Over the years, DMSC has brought over 65,000 prostitutes in West Bengal into its fold. Its organizational wing functions as a sex workers' trade union of sorts. The project wing, on the other hand, manages multifarious funded and non-funded projects that aim to improve the quality of the lives of sex workers and provide them with an enabling environment.

"We have done a lot, but there is much left to be done," reflects Dey. "As director I would like achieve the 100 per cent mark in condom use. The current rate is just 80 per cent," she states. She would also like to give a boost to DMSC's anti-trafficking work. Currently, DMSC runs self-regulatory boards in 29 red light pockets in West Bengal. Comprising 11 members - 40 per cent of whom belong to the community and 60 per cent include prominent members of society like lawyers and doctors - a self-regulatory board monitors the entry of new girls in its area of operation. If any of the girls is a minor or a victim of trafficking, the board sends her back to her family, or if the family is unwilling, to an alternative shelter. The official registration of these boards, Dey feels, will go a long way in combating trafficking.
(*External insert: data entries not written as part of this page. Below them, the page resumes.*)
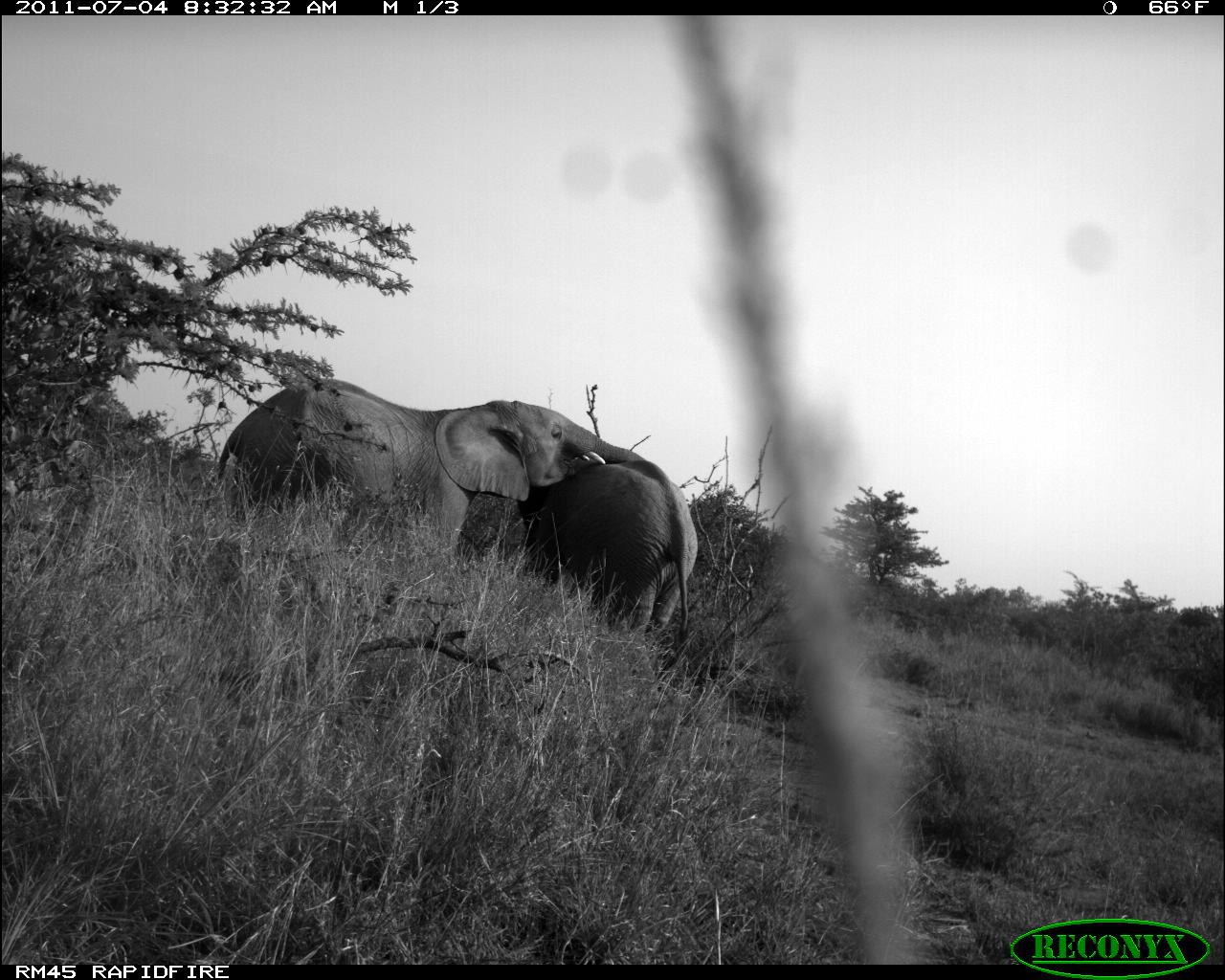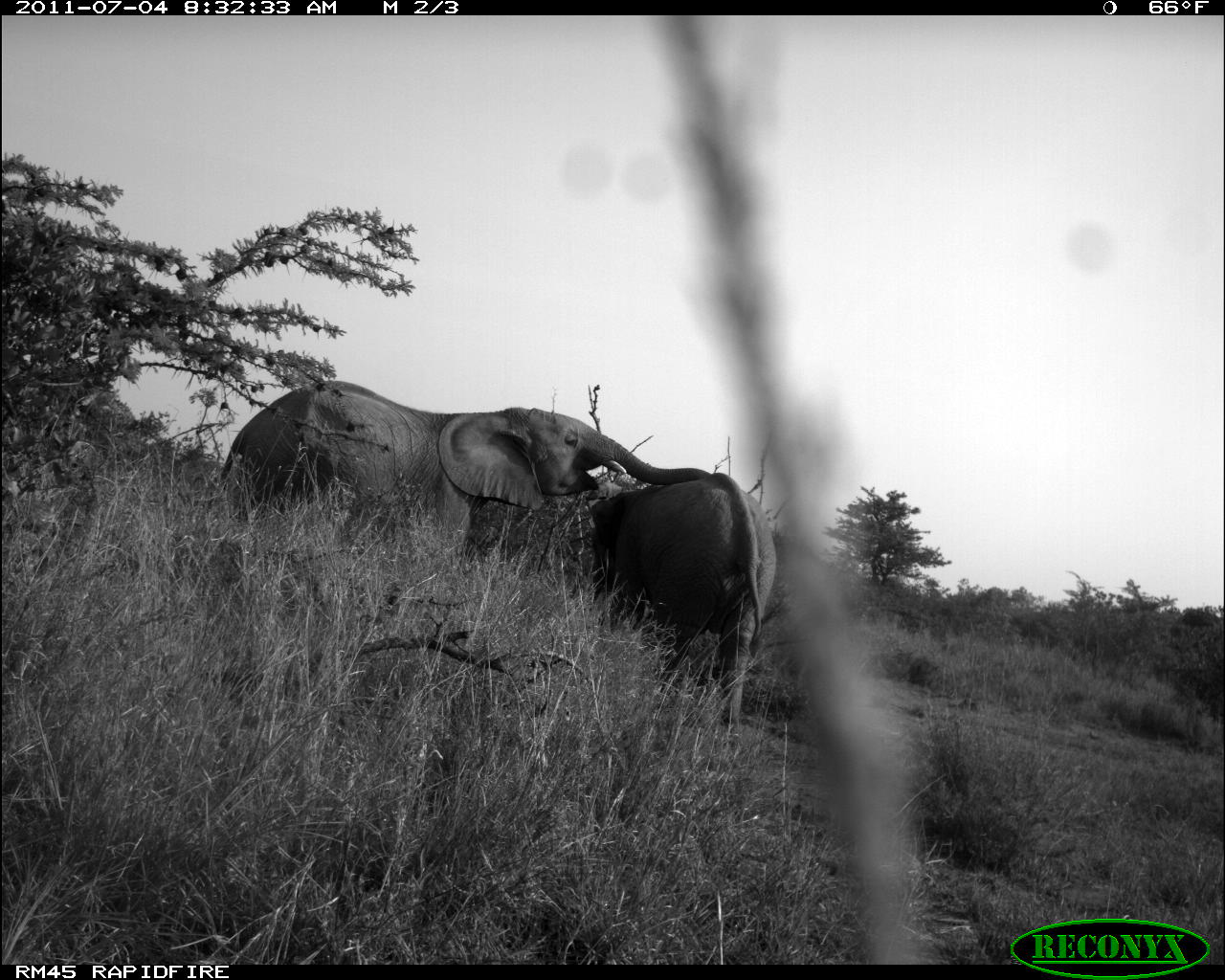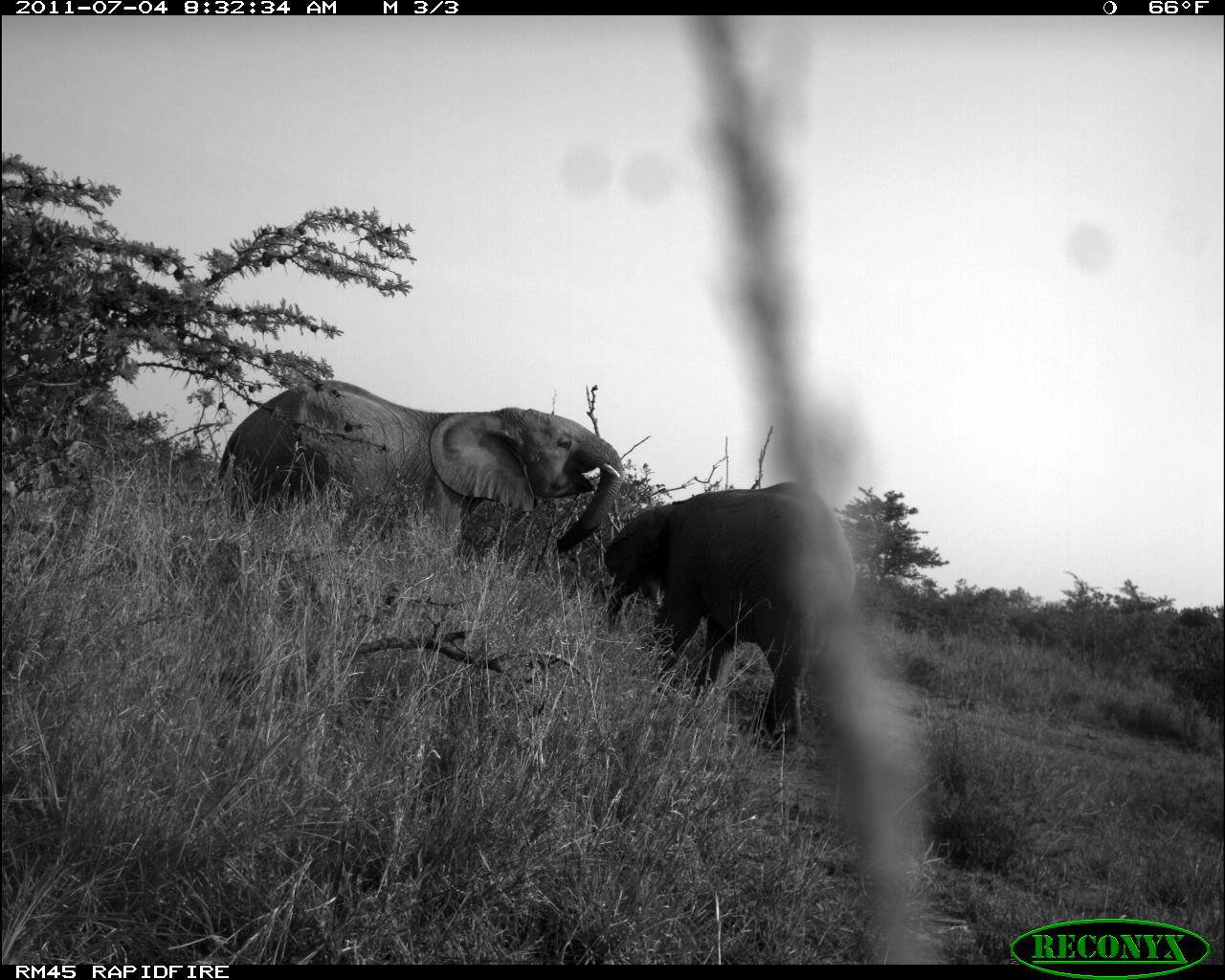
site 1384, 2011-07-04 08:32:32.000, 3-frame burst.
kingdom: Animalia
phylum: Chordata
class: Mammalia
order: Proboscidea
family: Elephantidae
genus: Loxodonta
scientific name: Loxodonta africana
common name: african bush elephant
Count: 2.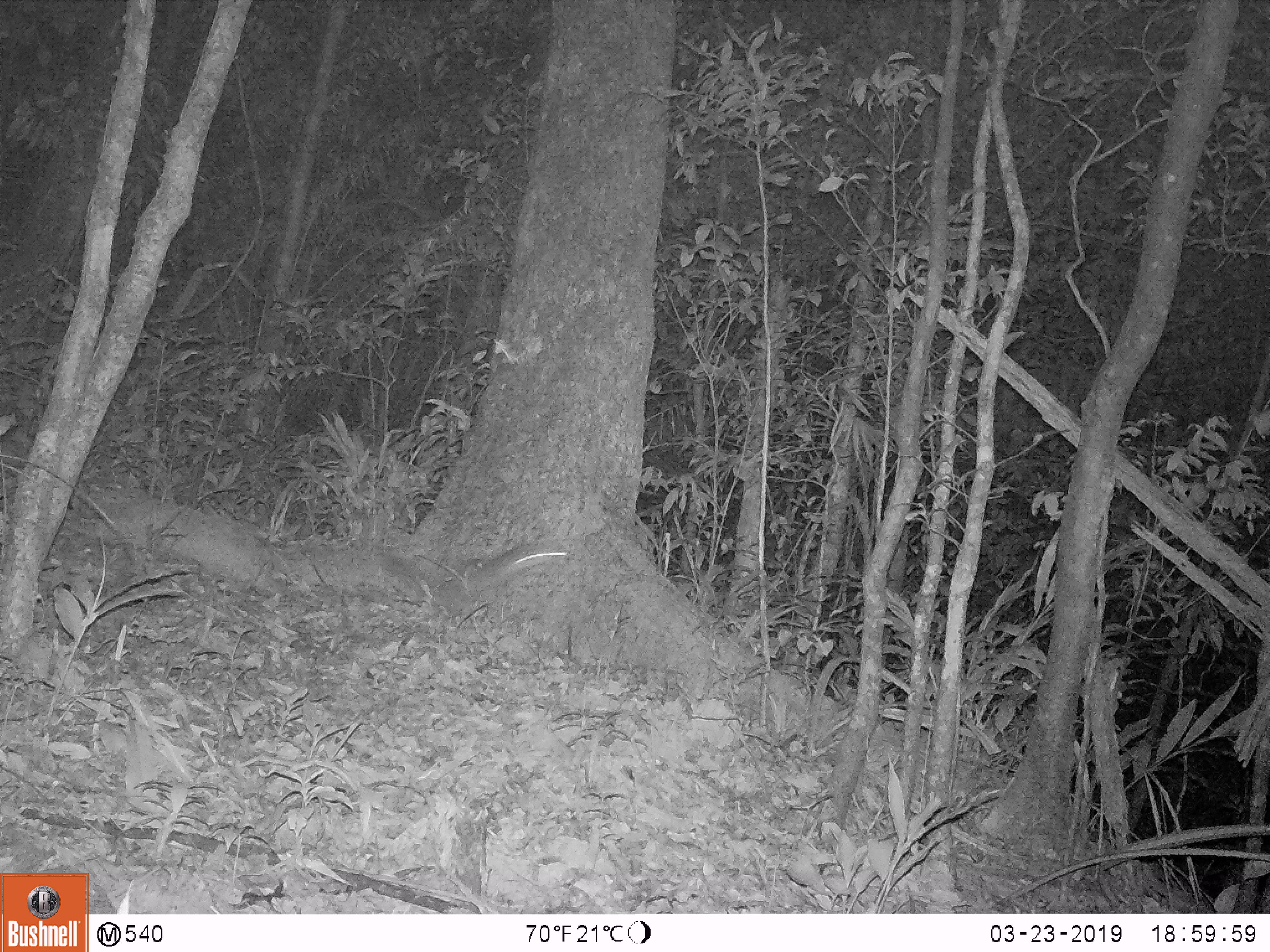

Dey's pet scheme, however, is the drive to get the government to legalize prostitution. The job market is shrinking daily, especially for unskilled workers. There are so many women who have families to support. "What will they do? Where will they go?" she argues. There are hundreds of women who tell their families that they are daily laborers in Kolkata. They come to the city from the suburbs by the first train in the morning, work as prostitutes and return home in the evening. Their only concern is to sustain their families. "The government talks of rehabilitation," she goes on. "But how many will it rehabilitate and where? What about the Sonagachi stamp that no rehabilitation can erase? It is just not feasible."

Dey's personal experience endorses her argument. For long years, her brothers had no idea about the nature of that work. Ironically, it was only when she became director of DMSC and had her name and picture splashed in some newspapers that they came to know. They were scandalized. They questioned her son about it, but the gutsy child of this gutsy woman retorted that after years of neglect, they had no right to act as moral guardians now. But the question is, if even her exalted status gives her no immunity from social opprobrium, what about the millions who have no such safeguard?

These are tricky questions with no sure answers. What is certain, however, is that the government can no longer afford to treat prostitution as an isolated issue. It cannot speak only of economic rehabilitation without considering the social factor. DMSC has given sex workers a certain amount of respect and social recognition. The government must match its efforts measure-for-measure before making more half-hearted gestures.